▶ EXTRACT PROVIDED:
Monday, October 24, 2016

The Power Went Out in Copper Harbor October 24, 2015, and the Lights Went on in Wilbo's Imagination.

The power has gone out in Copper Harbor Michigan, as far north in Michigan one can go without a boat. I have no idea if these words are going to be saved. Ah, I see that all changes are saved off-line. A promise indicated on a line by the title. The power outage had affected the pumps in Copper Harbor. I saw no place for fuel in Eagle Harbor or Eagle River. So I am forced to drive to Phoenix, where a fellow customer at the Pines promised me Phoenix had power and gas. The impact of a rookie move has affected my retreat to Copper Harbor. Instead of driving out to the very point of Keeneewa Peninsula, I'm conserving gas.

I had seen the bright lights of the Holiday Fuel Stop last night outside Calumet and looked at my gas gauge and the gauge had indicated half a tank. I was excited, and making a stop in Calumet would have halted my progress into the wild. I was thinking I had enough gas to drive back to Calumet, only thirty-five miles, a fact I looked up before the power went out and the wireless quit. My cellphone has Sprint service and the indicator just snickers "No Service" at me.

▶ DATA SHOWN:
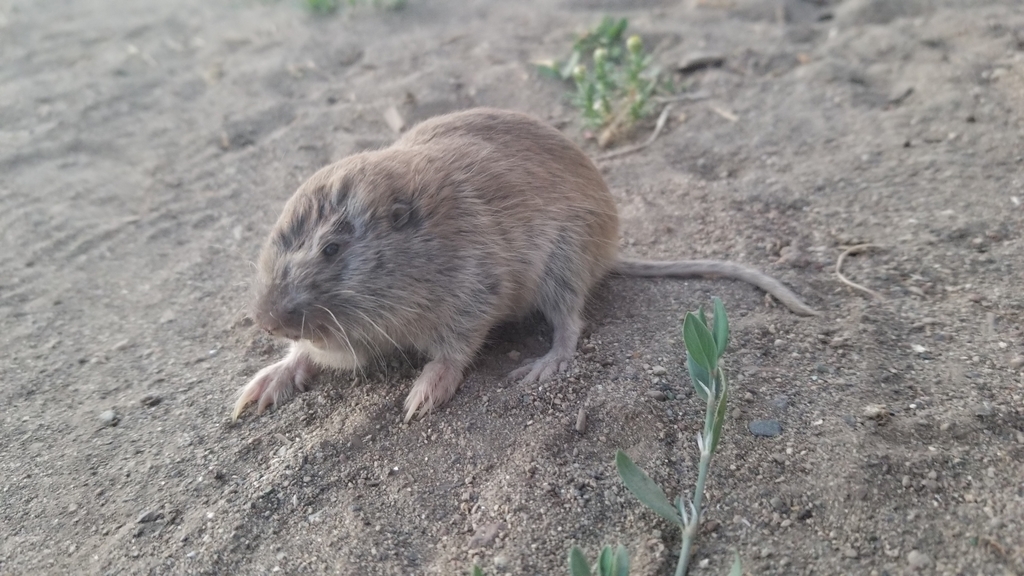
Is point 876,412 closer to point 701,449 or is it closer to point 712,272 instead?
point 701,449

▶ PROBLEM DETAILS:
Decide whether each statement agrees with the post about the power outage in Copper Harbor, answering yes or no and quoting the words of the post that decide it. 1. The writer found fuel in Eagle Harbor. 2. The drive back to Calumet is thirty-five miles. 3. The writer's cellphone has Sprint service. The listing comes from a different source than the text.

▶ RIGHT ANSWER:
1. No: "I saw no place for fuel in Eagle Harbor or Eagle River."
2. Yes: "I had enough gas to drive back to Calumet, only thirty-five miles"
3. Yes: "My cellphone has Sprint service"